Author Howard Ashman got hooked on the film when he was 14-years-old and still at school. Much later he shared his addiction with composer Alan Menkin and together they wrote a comedy rock musical. Ashman’s book and lyrics were based on Charles Griffitth’s screenplay.

Jemima Rooper and Marc Antolin in Little Shop of Horrors - Credit Johan Persson

Jemima Rooper and Marc Antolin in Little Shop of Horrors

Little Shop of Horrors opened off-Broadway in 1982. It was a big box-office success in New York and London, which led to a film version in 1986.

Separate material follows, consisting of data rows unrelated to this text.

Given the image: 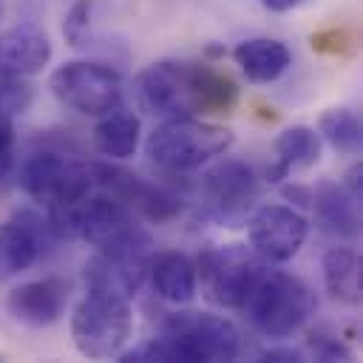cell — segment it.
Returning <instances> with one entry per match:
<instances>
[{
    "label": "cell",
    "instance_id": "6da1fadb",
    "mask_svg": "<svg viewBox=\"0 0 363 363\" xmlns=\"http://www.w3.org/2000/svg\"><path fill=\"white\" fill-rule=\"evenodd\" d=\"M133 99L156 119L230 113L238 102V85L210 62L159 60L133 77Z\"/></svg>",
    "mask_w": 363,
    "mask_h": 363
},
{
    "label": "cell",
    "instance_id": "7a4b0ae2",
    "mask_svg": "<svg viewBox=\"0 0 363 363\" xmlns=\"http://www.w3.org/2000/svg\"><path fill=\"white\" fill-rule=\"evenodd\" d=\"M45 218L60 241L79 238L88 241L96 252L116 258L147 261L153 255V235L147 233L142 218L108 193L94 190L74 204L45 210Z\"/></svg>",
    "mask_w": 363,
    "mask_h": 363
},
{
    "label": "cell",
    "instance_id": "3957f363",
    "mask_svg": "<svg viewBox=\"0 0 363 363\" xmlns=\"http://www.w3.org/2000/svg\"><path fill=\"white\" fill-rule=\"evenodd\" d=\"M241 354V332L238 326L216 312L179 309L170 312L159 335L125 349L119 360H179V363H224Z\"/></svg>",
    "mask_w": 363,
    "mask_h": 363
},
{
    "label": "cell",
    "instance_id": "277c9868",
    "mask_svg": "<svg viewBox=\"0 0 363 363\" xmlns=\"http://www.w3.org/2000/svg\"><path fill=\"white\" fill-rule=\"evenodd\" d=\"M241 312L261 335L284 340L315 315V292L301 275L264 264L247 289Z\"/></svg>",
    "mask_w": 363,
    "mask_h": 363
},
{
    "label": "cell",
    "instance_id": "5b68a950",
    "mask_svg": "<svg viewBox=\"0 0 363 363\" xmlns=\"http://www.w3.org/2000/svg\"><path fill=\"white\" fill-rule=\"evenodd\" d=\"M235 145V133L227 125L207 122L201 116L162 119L147 139L145 156L164 173H190L216 156H224Z\"/></svg>",
    "mask_w": 363,
    "mask_h": 363
},
{
    "label": "cell",
    "instance_id": "8992f818",
    "mask_svg": "<svg viewBox=\"0 0 363 363\" xmlns=\"http://www.w3.org/2000/svg\"><path fill=\"white\" fill-rule=\"evenodd\" d=\"M71 340L74 349L88 360L119 357L133 337V306L130 298L85 289V295L71 309Z\"/></svg>",
    "mask_w": 363,
    "mask_h": 363
},
{
    "label": "cell",
    "instance_id": "52a82bcc",
    "mask_svg": "<svg viewBox=\"0 0 363 363\" xmlns=\"http://www.w3.org/2000/svg\"><path fill=\"white\" fill-rule=\"evenodd\" d=\"M261 184L255 170L241 159H221L207 167L199 179L201 216L218 227H244L250 213L258 207Z\"/></svg>",
    "mask_w": 363,
    "mask_h": 363
},
{
    "label": "cell",
    "instance_id": "ba28073f",
    "mask_svg": "<svg viewBox=\"0 0 363 363\" xmlns=\"http://www.w3.org/2000/svg\"><path fill=\"white\" fill-rule=\"evenodd\" d=\"M20 187L43 210H57L91 196L96 190V170L57 150H37L20 167Z\"/></svg>",
    "mask_w": 363,
    "mask_h": 363
},
{
    "label": "cell",
    "instance_id": "9c48e42d",
    "mask_svg": "<svg viewBox=\"0 0 363 363\" xmlns=\"http://www.w3.org/2000/svg\"><path fill=\"white\" fill-rule=\"evenodd\" d=\"M261 261L247 244H213L196 258V284L201 295L221 309H241L247 289L252 286Z\"/></svg>",
    "mask_w": 363,
    "mask_h": 363
},
{
    "label": "cell",
    "instance_id": "30bf717a",
    "mask_svg": "<svg viewBox=\"0 0 363 363\" xmlns=\"http://www.w3.org/2000/svg\"><path fill=\"white\" fill-rule=\"evenodd\" d=\"M48 88L60 105L82 116H102L122 102L119 71L94 60H68L57 65L48 77Z\"/></svg>",
    "mask_w": 363,
    "mask_h": 363
},
{
    "label": "cell",
    "instance_id": "8fae6325",
    "mask_svg": "<svg viewBox=\"0 0 363 363\" xmlns=\"http://www.w3.org/2000/svg\"><path fill=\"white\" fill-rule=\"evenodd\" d=\"M309 235V221L301 210L286 204H261L247 218V238L252 252L267 264L292 261Z\"/></svg>",
    "mask_w": 363,
    "mask_h": 363
},
{
    "label": "cell",
    "instance_id": "7c38bea8",
    "mask_svg": "<svg viewBox=\"0 0 363 363\" xmlns=\"http://www.w3.org/2000/svg\"><path fill=\"white\" fill-rule=\"evenodd\" d=\"M57 241L60 238L45 216L34 210H17L9 221L0 224V284L28 269Z\"/></svg>",
    "mask_w": 363,
    "mask_h": 363
},
{
    "label": "cell",
    "instance_id": "4fadbf2b",
    "mask_svg": "<svg viewBox=\"0 0 363 363\" xmlns=\"http://www.w3.org/2000/svg\"><path fill=\"white\" fill-rule=\"evenodd\" d=\"M68 298H71V284L65 278L45 275V278H34L14 286L6 295V309L17 323L43 329L57 323L65 315Z\"/></svg>",
    "mask_w": 363,
    "mask_h": 363
},
{
    "label": "cell",
    "instance_id": "5bb4252c",
    "mask_svg": "<svg viewBox=\"0 0 363 363\" xmlns=\"http://www.w3.org/2000/svg\"><path fill=\"white\" fill-rule=\"evenodd\" d=\"M51 40L43 28L31 23L11 26L0 31V71L17 77H34L51 62Z\"/></svg>",
    "mask_w": 363,
    "mask_h": 363
},
{
    "label": "cell",
    "instance_id": "9a60e30c",
    "mask_svg": "<svg viewBox=\"0 0 363 363\" xmlns=\"http://www.w3.org/2000/svg\"><path fill=\"white\" fill-rule=\"evenodd\" d=\"M309 207L315 210V224L323 235L352 241L360 233V213L357 199H352L340 182H320L312 190Z\"/></svg>",
    "mask_w": 363,
    "mask_h": 363
},
{
    "label": "cell",
    "instance_id": "2e32d148",
    "mask_svg": "<svg viewBox=\"0 0 363 363\" xmlns=\"http://www.w3.org/2000/svg\"><path fill=\"white\" fill-rule=\"evenodd\" d=\"M320 150H323V142H320L315 128H309V125L284 128L272 142L275 159L267 170V179L269 182H284L295 173H303V170L315 167L320 162Z\"/></svg>",
    "mask_w": 363,
    "mask_h": 363
},
{
    "label": "cell",
    "instance_id": "e0dca14e",
    "mask_svg": "<svg viewBox=\"0 0 363 363\" xmlns=\"http://www.w3.org/2000/svg\"><path fill=\"white\" fill-rule=\"evenodd\" d=\"M241 74L255 85H269L278 77H284L292 65V51L284 40L275 37H250L235 43L230 51Z\"/></svg>",
    "mask_w": 363,
    "mask_h": 363
},
{
    "label": "cell",
    "instance_id": "ac0fdd59",
    "mask_svg": "<svg viewBox=\"0 0 363 363\" xmlns=\"http://www.w3.org/2000/svg\"><path fill=\"white\" fill-rule=\"evenodd\" d=\"M147 261L94 252L82 264V284H85V289H105V292L133 298L147 278Z\"/></svg>",
    "mask_w": 363,
    "mask_h": 363
},
{
    "label": "cell",
    "instance_id": "d6986e66",
    "mask_svg": "<svg viewBox=\"0 0 363 363\" xmlns=\"http://www.w3.org/2000/svg\"><path fill=\"white\" fill-rule=\"evenodd\" d=\"M147 278H150V286L156 292V298L167 301V303H190L196 298V264L184 255V252H176V250H167V252H159L156 258L150 255L147 261Z\"/></svg>",
    "mask_w": 363,
    "mask_h": 363
},
{
    "label": "cell",
    "instance_id": "ffe728a7",
    "mask_svg": "<svg viewBox=\"0 0 363 363\" xmlns=\"http://www.w3.org/2000/svg\"><path fill=\"white\" fill-rule=\"evenodd\" d=\"M139 133H142L139 116L130 108H122V102H119L116 108H111L102 116H96V125H94V147L105 159L122 162V159H130L136 153Z\"/></svg>",
    "mask_w": 363,
    "mask_h": 363
},
{
    "label": "cell",
    "instance_id": "44dd1931",
    "mask_svg": "<svg viewBox=\"0 0 363 363\" xmlns=\"http://www.w3.org/2000/svg\"><path fill=\"white\" fill-rule=\"evenodd\" d=\"M326 292L346 306L360 303V258L352 247H329L320 261Z\"/></svg>",
    "mask_w": 363,
    "mask_h": 363
},
{
    "label": "cell",
    "instance_id": "7402d4cb",
    "mask_svg": "<svg viewBox=\"0 0 363 363\" xmlns=\"http://www.w3.org/2000/svg\"><path fill=\"white\" fill-rule=\"evenodd\" d=\"M318 136L332 150L354 156V153H360V145H363L360 116L352 108H329L318 119Z\"/></svg>",
    "mask_w": 363,
    "mask_h": 363
},
{
    "label": "cell",
    "instance_id": "603a6c76",
    "mask_svg": "<svg viewBox=\"0 0 363 363\" xmlns=\"http://www.w3.org/2000/svg\"><path fill=\"white\" fill-rule=\"evenodd\" d=\"M34 99V85L26 77L0 71V119H11L23 113Z\"/></svg>",
    "mask_w": 363,
    "mask_h": 363
},
{
    "label": "cell",
    "instance_id": "cb8c5ba5",
    "mask_svg": "<svg viewBox=\"0 0 363 363\" xmlns=\"http://www.w3.org/2000/svg\"><path fill=\"white\" fill-rule=\"evenodd\" d=\"M91 11H94V0H77L65 17H62V37L68 45L79 48V45H88V37H91Z\"/></svg>",
    "mask_w": 363,
    "mask_h": 363
},
{
    "label": "cell",
    "instance_id": "d4e9b609",
    "mask_svg": "<svg viewBox=\"0 0 363 363\" xmlns=\"http://www.w3.org/2000/svg\"><path fill=\"white\" fill-rule=\"evenodd\" d=\"M309 352L315 354V360H352V349L337 340L335 335H323V332H315L309 337Z\"/></svg>",
    "mask_w": 363,
    "mask_h": 363
},
{
    "label": "cell",
    "instance_id": "484cf974",
    "mask_svg": "<svg viewBox=\"0 0 363 363\" xmlns=\"http://www.w3.org/2000/svg\"><path fill=\"white\" fill-rule=\"evenodd\" d=\"M17 162V133L11 128V119H0V182L14 170Z\"/></svg>",
    "mask_w": 363,
    "mask_h": 363
},
{
    "label": "cell",
    "instance_id": "4316f807",
    "mask_svg": "<svg viewBox=\"0 0 363 363\" xmlns=\"http://www.w3.org/2000/svg\"><path fill=\"white\" fill-rule=\"evenodd\" d=\"M258 357L261 360H275V363H295V360H303V352L295 349V346H269Z\"/></svg>",
    "mask_w": 363,
    "mask_h": 363
},
{
    "label": "cell",
    "instance_id": "83f0119b",
    "mask_svg": "<svg viewBox=\"0 0 363 363\" xmlns=\"http://www.w3.org/2000/svg\"><path fill=\"white\" fill-rule=\"evenodd\" d=\"M360 179H363V167H360V162H354V164L343 173V182H340L343 190H346L352 199H357V201H360V184H363Z\"/></svg>",
    "mask_w": 363,
    "mask_h": 363
},
{
    "label": "cell",
    "instance_id": "f1b7e54d",
    "mask_svg": "<svg viewBox=\"0 0 363 363\" xmlns=\"http://www.w3.org/2000/svg\"><path fill=\"white\" fill-rule=\"evenodd\" d=\"M267 11H275V14H284V11H292L298 6H303L306 0H258Z\"/></svg>",
    "mask_w": 363,
    "mask_h": 363
},
{
    "label": "cell",
    "instance_id": "f546056e",
    "mask_svg": "<svg viewBox=\"0 0 363 363\" xmlns=\"http://www.w3.org/2000/svg\"><path fill=\"white\" fill-rule=\"evenodd\" d=\"M0 17H3V0H0Z\"/></svg>",
    "mask_w": 363,
    "mask_h": 363
}]
</instances>
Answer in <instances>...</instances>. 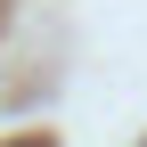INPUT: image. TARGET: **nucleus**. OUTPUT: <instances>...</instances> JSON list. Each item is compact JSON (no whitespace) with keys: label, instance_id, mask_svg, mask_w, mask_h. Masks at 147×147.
Masks as SVG:
<instances>
[{"label":"nucleus","instance_id":"1","mask_svg":"<svg viewBox=\"0 0 147 147\" xmlns=\"http://www.w3.org/2000/svg\"><path fill=\"white\" fill-rule=\"evenodd\" d=\"M0 147H49V139H41V131H33V139H0Z\"/></svg>","mask_w":147,"mask_h":147}]
</instances>
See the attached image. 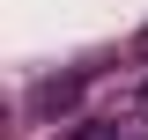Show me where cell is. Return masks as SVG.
<instances>
[{
  "mask_svg": "<svg viewBox=\"0 0 148 140\" xmlns=\"http://www.w3.org/2000/svg\"><path fill=\"white\" fill-rule=\"evenodd\" d=\"M89 81H96V67H67V74H45V81L30 88V118L37 125H52V118H67L82 96H89Z\"/></svg>",
  "mask_w": 148,
  "mask_h": 140,
  "instance_id": "1",
  "label": "cell"
},
{
  "mask_svg": "<svg viewBox=\"0 0 148 140\" xmlns=\"http://www.w3.org/2000/svg\"><path fill=\"white\" fill-rule=\"evenodd\" d=\"M59 140H119V118H74V133Z\"/></svg>",
  "mask_w": 148,
  "mask_h": 140,
  "instance_id": "2",
  "label": "cell"
},
{
  "mask_svg": "<svg viewBox=\"0 0 148 140\" xmlns=\"http://www.w3.org/2000/svg\"><path fill=\"white\" fill-rule=\"evenodd\" d=\"M126 52H133V59H148V22L133 30V44H126Z\"/></svg>",
  "mask_w": 148,
  "mask_h": 140,
  "instance_id": "3",
  "label": "cell"
}]
</instances>
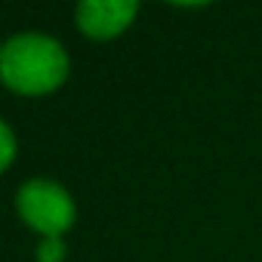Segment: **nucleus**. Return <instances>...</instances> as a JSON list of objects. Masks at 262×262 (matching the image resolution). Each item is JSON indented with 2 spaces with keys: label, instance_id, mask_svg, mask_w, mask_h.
<instances>
[{
  "label": "nucleus",
  "instance_id": "1",
  "mask_svg": "<svg viewBox=\"0 0 262 262\" xmlns=\"http://www.w3.org/2000/svg\"><path fill=\"white\" fill-rule=\"evenodd\" d=\"M68 53L65 47L37 31L16 34L0 50V77L13 93L22 96H47L59 90L68 77Z\"/></svg>",
  "mask_w": 262,
  "mask_h": 262
},
{
  "label": "nucleus",
  "instance_id": "2",
  "mask_svg": "<svg viewBox=\"0 0 262 262\" xmlns=\"http://www.w3.org/2000/svg\"><path fill=\"white\" fill-rule=\"evenodd\" d=\"M16 210L43 237H62L77 216L71 194L53 179H28L16 191Z\"/></svg>",
  "mask_w": 262,
  "mask_h": 262
},
{
  "label": "nucleus",
  "instance_id": "3",
  "mask_svg": "<svg viewBox=\"0 0 262 262\" xmlns=\"http://www.w3.org/2000/svg\"><path fill=\"white\" fill-rule=\"evenodd\" d=\"M139 13L136 0H86L77 7V28L93 40H111L133 25Z\"/></svg>",
  "mask_w": 262,
  "mask_h": 262
},
{
  "label": "nucleus",
  "instance_id": "4",
  "mask_svg": "<svg viewBox=\"0 0 262 262\" xmlns=\"http://www.w3.org/2000/svg\"><path fill=\"white\" fill-rule=\"evenodd\" d=\"M65 256H68V247L62 237H43L37 247V262H65Z\"/></svg>",
  "mask_w": 262,
  "mask_h": 262
},
{
  "label": "nucleus",
  "instance_id": "5",
  "mask_svg": "<svg viewBox=\"0 0 262 262\" xmlns=\"http://www.w3.org/2000/svg\"><path fill=\"white\" fill-rule=\"evenodd\" d=\"M0 136H4V167H10L13 158H16V136H13V126H10V123H0Z\"/></svg>",
  "mask_w": 262,
  "mask_h": 262
}]
</instances>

I saw the London stage production and was very impressed by the monster plant, so brilliantly designed, manipulated and acted. The plant was far by the most interesting character: and that moment when it first spoke was genuinely frightening.

“FEED ME!” it rasped, opening its monstrous hippopotamus jaws. “CUT THE CRAP AND GIVE ME THE MEAT!” it snapped.

The foul-mouthed, blood-sucking, insatiably hungry plant, with its shark-like jaws and teeth, was a triumph for the puppeteers and the actor (off-stage) who voiced him. By the end of the show, it had grown so big, it filled the whole stage. And then, in a stunning coup de theatre, with branches and leaves falling from the auditorium’s ceiling, it filled the whole theatre.

The major surprise in the Park, and for me the biggest disappointment, is that the plant is no longer a puppet but played by an American drag artist, Vicky Vox, who is horrific in quite a different way. The plant is diminished.

Marc Antolin is the Skid Row florist, a bespectacled nonentity, who discovers and feeds the plant, first with his own blood, then with the flesh of his dentist, his boss, his girlfriend and finally himself.

A major plus is that when Antolin sings you can at least hear the lyrics; and this is more than you can say for the most of the cast.

Robert Tanitch Mature Times theatre reviewerMaria Aberg’s production, messy and over-busy, would be better without model skyscrapers in prams being wheeled around the stage. The high spot is the final number and the vigorous curtain call which takes the show to quite a different level.